Nearly two years since ChatGPT leapt onto the scene, upending the use of artificial intelligence in schools and beyond, companies have scrambled to provide tools that would help educators detect whether their students are passing off AI-generated work as their own.
But some researchers and civil rights advocates have expressed doubt that these types of AI detection systems are truly accurate and therefore helpful for schools as they navigate academic integrity policies.
The scope of these tools has now expanded to include at least one that can detect when students have used AI paraphrasing tools — meaning tools that adjust AI-generated text to cover up their use of generative AI. Turnitin, a plagiarism detection service, released the new feature this summer as an update to its previous AI detection tool.
As schools enter a new academic year, one expert from the Center for Democracy & Technology, a civil rights nonprofit, offers advice for how teachers and school leaders can best approach this latest development.
Don’t get caught up in the AI ‘arms race’
AI detection software is trained to spot text from AI generators and will eventually “get quite good” at identifying AI, said Hannah Quay-de la Vallee, senior technologist at CDT.
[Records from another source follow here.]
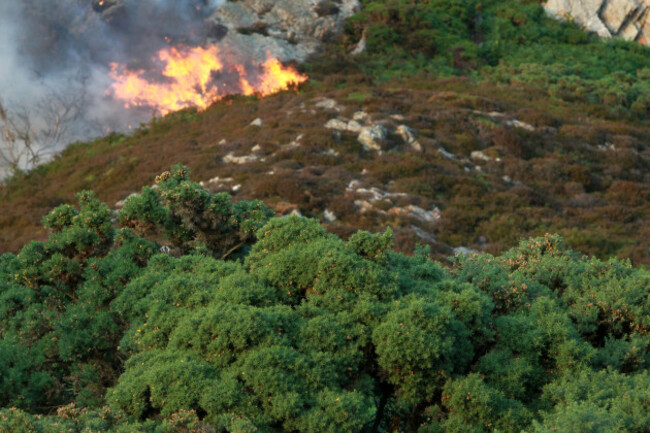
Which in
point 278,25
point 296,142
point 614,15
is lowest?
point 296,142

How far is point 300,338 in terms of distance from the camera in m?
8.43

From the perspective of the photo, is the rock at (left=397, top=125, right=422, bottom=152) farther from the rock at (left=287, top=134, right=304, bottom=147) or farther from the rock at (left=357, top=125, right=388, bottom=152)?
the rock at (left=287, top=134, right=304, bottom=147)

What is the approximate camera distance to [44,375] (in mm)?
9180

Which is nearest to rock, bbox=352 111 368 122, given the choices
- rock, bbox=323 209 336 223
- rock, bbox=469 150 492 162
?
rock, bbox=469 150 492 162

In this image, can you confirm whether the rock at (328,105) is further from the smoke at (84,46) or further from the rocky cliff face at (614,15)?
the rocky cliff face at (614,15)

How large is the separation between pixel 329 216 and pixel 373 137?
877 centimetres

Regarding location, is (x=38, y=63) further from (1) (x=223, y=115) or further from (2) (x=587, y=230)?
(2) (x=587, y=230)

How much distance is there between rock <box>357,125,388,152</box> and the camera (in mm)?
31547

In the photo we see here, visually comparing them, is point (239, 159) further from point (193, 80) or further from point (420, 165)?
point (193, 80)

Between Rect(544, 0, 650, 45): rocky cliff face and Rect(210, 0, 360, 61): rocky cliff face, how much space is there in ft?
71.6

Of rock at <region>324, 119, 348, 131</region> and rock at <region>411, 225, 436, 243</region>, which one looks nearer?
rock at <region>411, 225, 436, 243</region>

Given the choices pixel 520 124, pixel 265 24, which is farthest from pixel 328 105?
pixel 265 24

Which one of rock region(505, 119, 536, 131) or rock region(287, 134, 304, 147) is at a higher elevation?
rock region(505, 119, 536, 131)

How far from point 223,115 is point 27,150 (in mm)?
15008
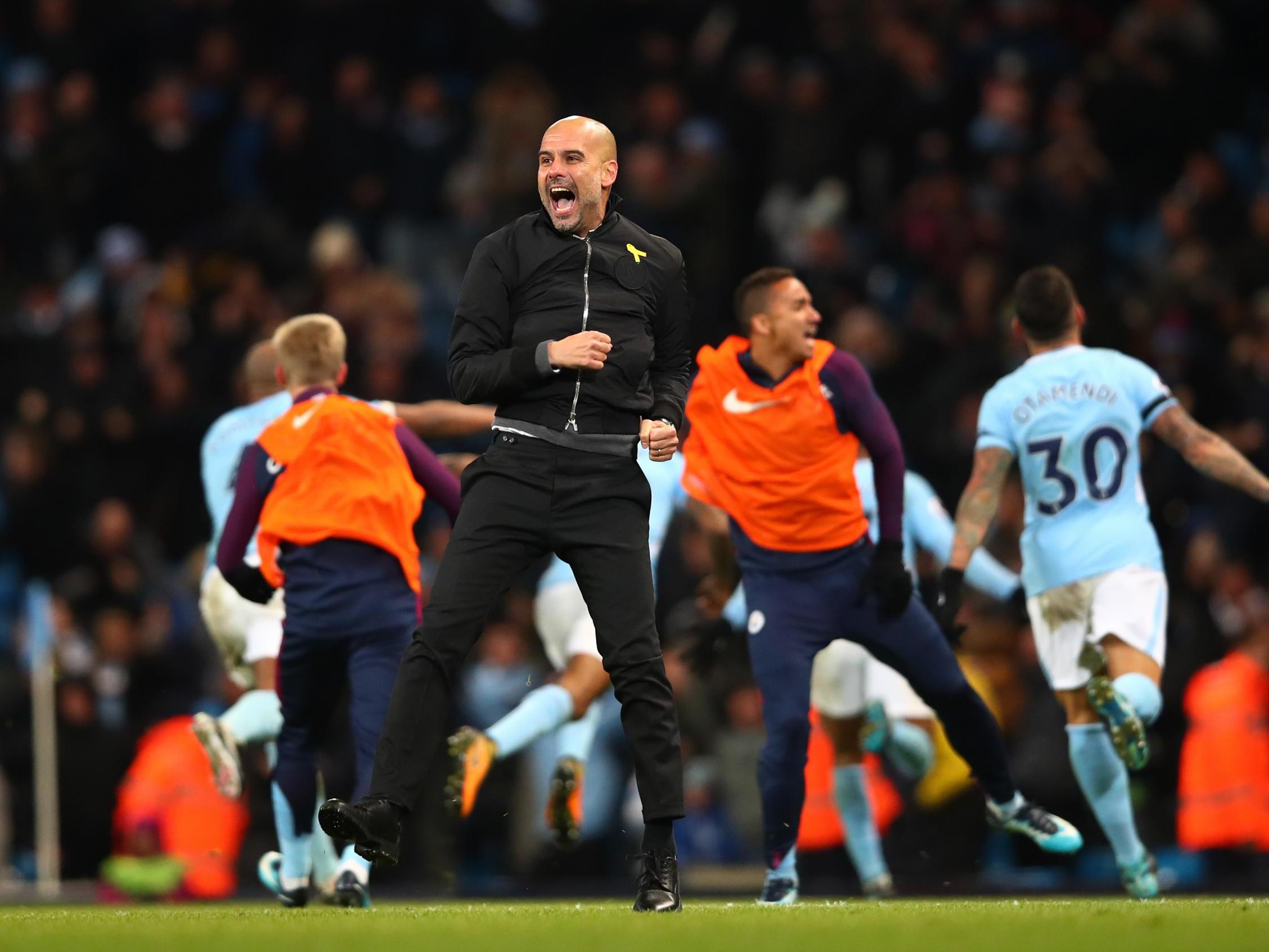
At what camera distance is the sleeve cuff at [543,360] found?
6.65 m

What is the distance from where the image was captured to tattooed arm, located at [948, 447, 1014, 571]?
867 cm

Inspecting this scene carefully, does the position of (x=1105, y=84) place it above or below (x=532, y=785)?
above

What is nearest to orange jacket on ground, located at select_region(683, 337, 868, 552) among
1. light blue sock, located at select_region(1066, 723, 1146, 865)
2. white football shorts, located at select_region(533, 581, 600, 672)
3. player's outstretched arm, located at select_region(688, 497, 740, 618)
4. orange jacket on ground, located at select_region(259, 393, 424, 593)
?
player's outstretched arm, located at select_region(688, 497, 740, 618)

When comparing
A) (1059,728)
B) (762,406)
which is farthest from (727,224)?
(762,406)

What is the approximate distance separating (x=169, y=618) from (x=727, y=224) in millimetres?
4925

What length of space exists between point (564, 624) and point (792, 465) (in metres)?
2.33

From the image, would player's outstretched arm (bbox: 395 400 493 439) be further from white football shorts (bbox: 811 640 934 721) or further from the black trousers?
the black trousers

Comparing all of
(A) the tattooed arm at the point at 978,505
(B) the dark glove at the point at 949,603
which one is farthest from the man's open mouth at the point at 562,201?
(B) the dark glove at the point at 949,603

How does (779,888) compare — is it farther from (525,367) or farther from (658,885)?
(525,367)

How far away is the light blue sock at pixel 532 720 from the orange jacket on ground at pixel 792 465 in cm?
170

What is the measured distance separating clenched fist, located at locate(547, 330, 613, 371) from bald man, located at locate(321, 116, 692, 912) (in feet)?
0.17

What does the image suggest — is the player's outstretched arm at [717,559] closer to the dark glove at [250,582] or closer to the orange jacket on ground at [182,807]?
the dark glove at [250,582]

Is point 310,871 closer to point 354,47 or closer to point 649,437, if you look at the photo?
point 649,437

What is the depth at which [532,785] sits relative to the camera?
13336 mm
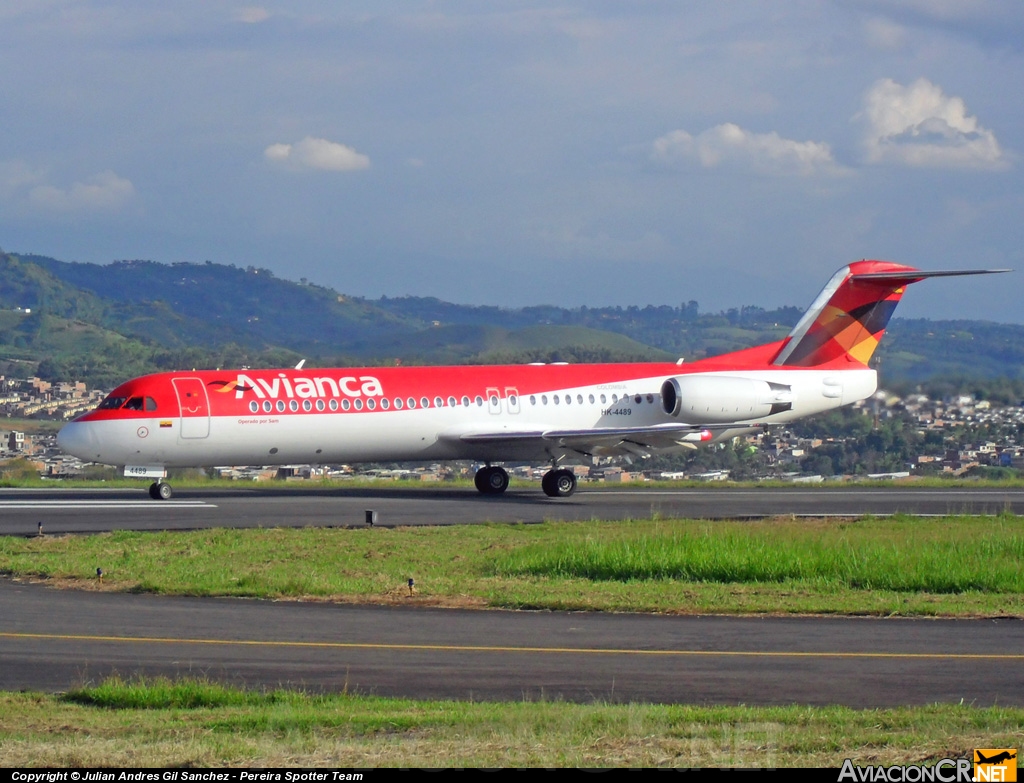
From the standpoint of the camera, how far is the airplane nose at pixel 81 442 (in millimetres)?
32562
But then the generators will also change, adapt and improve, Quay-de la Vallee said.
How that “arms race” between AI detection software and AI generators like ChatGPT could influence the accuracy of detection software is worrisome, she said.
“Both of them are getting better over time, and what that means is that it’s hard to measure the efficacy of the … detectors in a long-term way,” Quay-de la Vallee said. What’s particularly concerning about these difficult-to-measure detection rates, she said, is that teachers may “think that they’re using a very accurate tool, and in reality, that accuracy fluctuates pretty consistently.”
Start conversations rather than rushing to discipline
Detection tools that target AI paraphrasing only further complicate the AI detector and generator arms race, Quay-de la Vallee said, because it’s one more thing for them to spar over. The paraphrasing detector just adds a new element into the mix that assumes humans are actively trying to deceive the detectors, she said.
Educators’ reliance on AI content detection tools rose 30 percentage points to 68% during the 2023-24 school year when compared to the prior year, according to CDT. The center also found that AI-related plagiarism suspicions drove an increase in student discipline due to AI use, from 48% to 64% between the 2022-23 and 2023-24 school years.
Quay-de la Vallee said she still fears schools will continue to over-rely on AI detectors to surface incidents of plagiarism that lead to disciplining students.
These detectors, however, can be used as a jumping off point for conversations with students, she said. “If you’re using the detector, that’s step one, and then you need to be talking to students and trying to figure out, like, what actually happened here.”
Districts should consider conducting a long-term analysis of AI detectors’ impact at individual schools, Quay-de la Vallee said. Some things to look out for could include how the detectors are being used, what these tools are finding, and how schools are reacting to or handling them.
It’s also important to also keep in mind that AI detectors could potentially cause schools to disproportionately discipline certain student populations based on the technology’s biases, she said.